昭和の高度経済成長期のころ、「大きいことはいいことだ」と連呼するテレビCMがありました。しかし、大きさを強みとするかぎり、より大きな競合が現れれば吞み込まれるのは必然です。
インターネット上で欲しいものが何でも手に入る時代となった今日、売場面積を広げ、品揃えの豊富さを競った実店舗は存在理由を失いつつあります。また、商圏人口が多い都会のほうが有利という時代も終わりを迎えつつあります。今、私たちは本当に欲しいものならば、世界のどこからでも買うことができるのです。
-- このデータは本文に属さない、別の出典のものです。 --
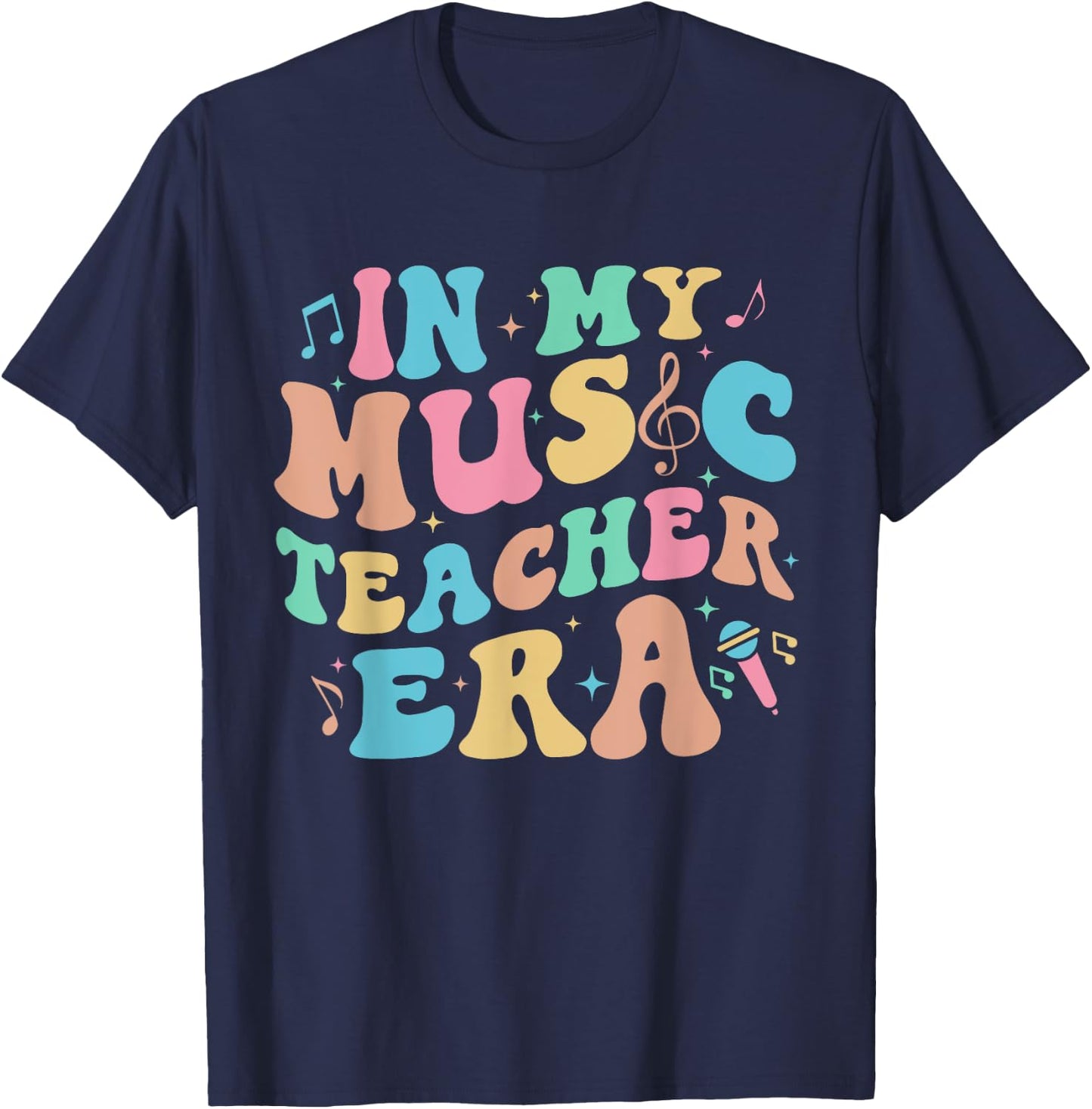 In My Music Teacher Era Back to School Squad Music Teacher Men Women T-Shirt - T-Shirt | Navy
そう、ローカル・中小であることは、もう弱みではありません。「いや、しかし……」というあなたにお奨めの一冊があります。
1万人のうち、たった1人だけが「買いたい」と思うようなローカル性の高い商品でも、日本全国1億人を対象にすれば1万人の顧客がいます。DXなど技術がこうした「1/10,000マーケティング」を可能とし、すでに成功事例が続々と生まれているのです。
「地域(ローカル)にとっては当たり前で珍しくないモノが、知らない人にとってはとても珍しく、興味深いモノにうつる。そして『珍しい』は経済心理学で言う『スノッブ効果』を生み、商品・製品の付加価値となる。そう、視点を変えればローカルには『欲しいモノ』が溢れているということになる」とは著者、ジャイロ総合コンサルティングの大木ヒロシさん。
ローカル性とは地域の自然の風光、伝統、文化であり、それに立脚した商品は他には真似のできない差別化力を持ちます。DXを通じて効果的、効率的に大都市圏へと発信することができれば、確実な強みに変わります。そして、それはその地域にしかない価値です。
自分が知っている商品ならば、私たちは最も安く、便利で、素早く場所で買うのが常。しかし、どれほど価値があっても知らない商品は、教えてもらわなければわかりません。
本書は、ローカル・中小企業が失った売上を取り戻し、しっかり儲けるための実践の書。日本全国に顧客を持つことができる時代です。